If \theta is the inclination of the tower to the horizontal, then what is \cot\theta equal to?
Consider the following for the next three (03) items that follow : Two points P and Q lie to the south of a leaning tower, which leans towards north. The distance of P from the foot of the tower is x and the distance of Q is y (x \gt y). The angles of elevation of the top of the tower from P and Q are 15^{\circ} and 75^{\circ} respectively.

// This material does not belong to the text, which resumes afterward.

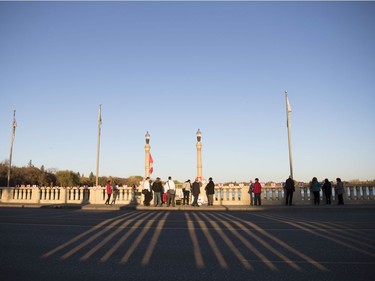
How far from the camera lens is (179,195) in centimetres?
2500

- A. 2+\frac{\sqrt{3}(x-y)}{x+y}
- B. 2-\frac{\sqrt{3}(x-y)}{x+y}
- C. 2+\frac{\sqrt{3}(x+y)}{x-y}
- D. 2-\frac{\sqrt{3}(x+y)}{x-y} ✓
Correct Answer: D. 2-\frac{\sqrt{3}(x+y)}{x-y}
Explanation
The inclination of the tower \theta satisfies \cot\theta = \frac{d}{h}. Adding the equations from the previous solution: (x+d) + (y+d) = h(2+\sqrt{3}) + h(2-\sqrt{3}) = 4h. This gives 2d = 4h - (x+y), so d = 2h - \frac{x+y}{2}. Then \cot\theta = \frac{d}{h} = 2 - \frac{x+y}{2h}. Substituting 2h = \frac{x-y}{\sqrt{3}}, we get \cot\theta = 2 - \frac{\sqrt{3}(x+y)}{x-y}.